::: Excerpted passage :::

Australia's McCardel finishes 78-mile marathon swim in Bahamas
Dehydrated and exhausted, Australian swimmer Chloe McCardel successfully completed a 78-mile (126-kilometer) swim Wednesday between two islands in the Bahamas.
McCardel's support team says the 42 hour effort is the longest open-water solo, continuous marathon swim in history, though such claims come with complications. The Marathon Swimmers Federation says it is difficult to compare marathon swims because of varying currents and other factors, including the fact that some previous efforts were not well documented.
McCardel, a 29-year-old athlete from Melbourne, set out from the southern tip of Eleuthera island and reached the capital of Nassau at about 1 a.m. local time. She made the attempt under rules that included not being permitted to intentionally touch her support boat or hold on to anything.
Upon reaching Nassau, she was escorted by her husband, Paul McQueeney, and support crew for a medical examination. She plans to remain in the Bahamas until she is rested enough to travel.

::: Excerpted records :::

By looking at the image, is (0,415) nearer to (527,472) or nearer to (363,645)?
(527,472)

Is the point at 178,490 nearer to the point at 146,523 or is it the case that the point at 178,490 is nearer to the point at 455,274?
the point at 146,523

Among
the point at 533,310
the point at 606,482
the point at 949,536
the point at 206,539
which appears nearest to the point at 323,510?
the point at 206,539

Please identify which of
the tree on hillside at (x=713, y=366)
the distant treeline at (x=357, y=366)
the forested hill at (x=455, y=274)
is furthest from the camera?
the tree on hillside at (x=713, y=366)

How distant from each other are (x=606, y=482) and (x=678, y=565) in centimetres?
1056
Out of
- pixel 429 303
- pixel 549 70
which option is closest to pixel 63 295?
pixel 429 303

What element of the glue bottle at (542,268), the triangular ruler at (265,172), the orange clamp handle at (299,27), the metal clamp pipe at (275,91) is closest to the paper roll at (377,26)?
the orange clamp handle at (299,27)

:::
::: Excerpted records :::

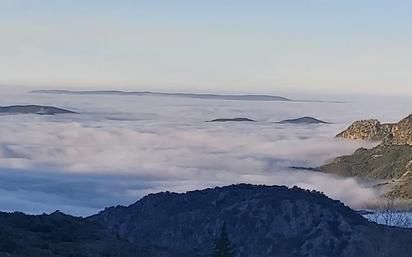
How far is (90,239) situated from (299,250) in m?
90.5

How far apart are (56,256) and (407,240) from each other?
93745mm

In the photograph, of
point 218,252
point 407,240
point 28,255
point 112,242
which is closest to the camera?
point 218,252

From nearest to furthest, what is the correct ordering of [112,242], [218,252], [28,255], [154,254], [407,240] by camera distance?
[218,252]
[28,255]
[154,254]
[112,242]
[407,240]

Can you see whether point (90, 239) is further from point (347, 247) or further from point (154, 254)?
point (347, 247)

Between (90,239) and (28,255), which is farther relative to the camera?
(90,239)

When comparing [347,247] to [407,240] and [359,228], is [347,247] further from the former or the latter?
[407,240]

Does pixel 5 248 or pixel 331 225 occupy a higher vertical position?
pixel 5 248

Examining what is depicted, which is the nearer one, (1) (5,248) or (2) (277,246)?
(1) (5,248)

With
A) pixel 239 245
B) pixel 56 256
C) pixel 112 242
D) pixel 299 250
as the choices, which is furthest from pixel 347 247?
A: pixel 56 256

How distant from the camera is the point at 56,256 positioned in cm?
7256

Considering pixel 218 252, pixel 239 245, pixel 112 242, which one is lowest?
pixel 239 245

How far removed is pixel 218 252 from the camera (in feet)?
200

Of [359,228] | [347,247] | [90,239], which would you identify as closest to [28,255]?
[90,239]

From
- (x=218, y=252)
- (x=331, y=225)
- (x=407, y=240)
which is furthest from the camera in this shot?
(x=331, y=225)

:::
::: Excerpted records :::

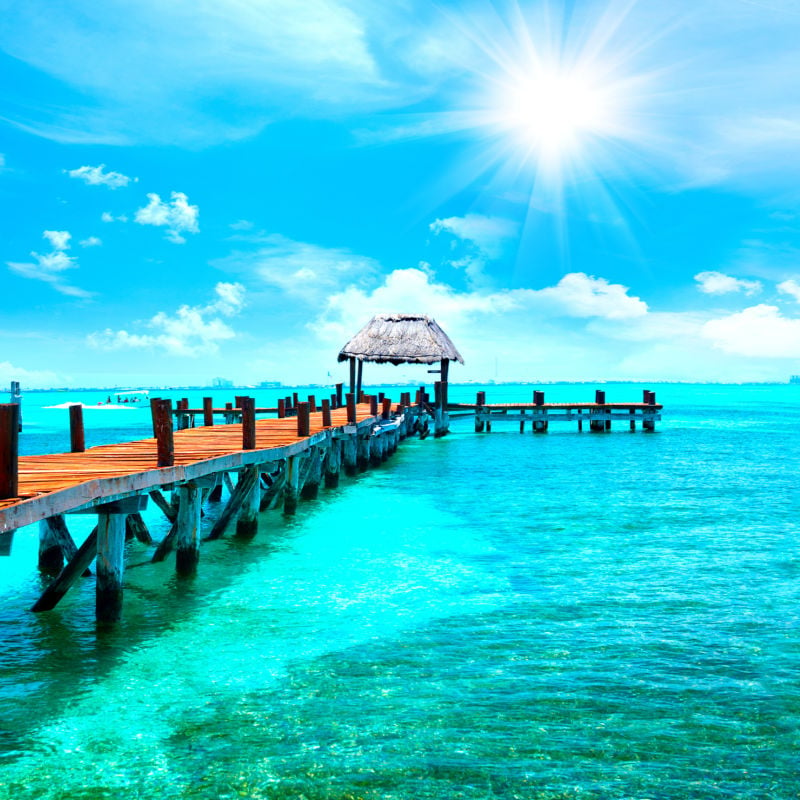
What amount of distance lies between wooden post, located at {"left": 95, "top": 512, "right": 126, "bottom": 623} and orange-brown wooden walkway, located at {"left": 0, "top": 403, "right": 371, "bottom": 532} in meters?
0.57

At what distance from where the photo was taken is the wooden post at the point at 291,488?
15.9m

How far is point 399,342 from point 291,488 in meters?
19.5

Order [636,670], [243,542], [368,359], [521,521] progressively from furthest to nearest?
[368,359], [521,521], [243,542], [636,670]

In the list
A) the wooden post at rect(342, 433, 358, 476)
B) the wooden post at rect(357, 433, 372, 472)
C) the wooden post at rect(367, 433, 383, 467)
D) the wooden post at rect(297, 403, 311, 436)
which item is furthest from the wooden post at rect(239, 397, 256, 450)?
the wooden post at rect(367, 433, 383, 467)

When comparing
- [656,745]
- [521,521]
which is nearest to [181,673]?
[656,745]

:::

# Prompt
Extend the news report above about Chloe McCardel's Bahamas swim, picking up right after its final sentence.

# Reply
"I know she will take some time to recover from this massive achievement which she has spent her entire swimming career preparing for," said McQueeney, who travelled alongside her on the support boat.
The longest nonstop, solo open-water swims have been in rivers and benefited from significant assistance from currents, so they are not comparable to ocean swims, said Evan Morrison, co-founder of the Marathon Swimmers Federation.
The longest previous nonstop solo non-current-assisted swim is believed to be by Zhang Jian, who claims to have swum 76.5 miles (123 kilometers) in Bohai Bay, China, but Morrison said there is some uncertainty because the feat was not well-documented.
A panel from the federation will review the documentation from McCardel's swim and decide whether it should be ratified as a record, he said.
Guinness World Records lists Veljko Rogosic as holder of the record for the longest ocean swim, a 140-mile (225-kilometer) journey through the Adriatic in 2006.
But Morrison said there is little documentation about that swim, and it was likely aided by strong, predictable Adriatic currents, and so is not comparable.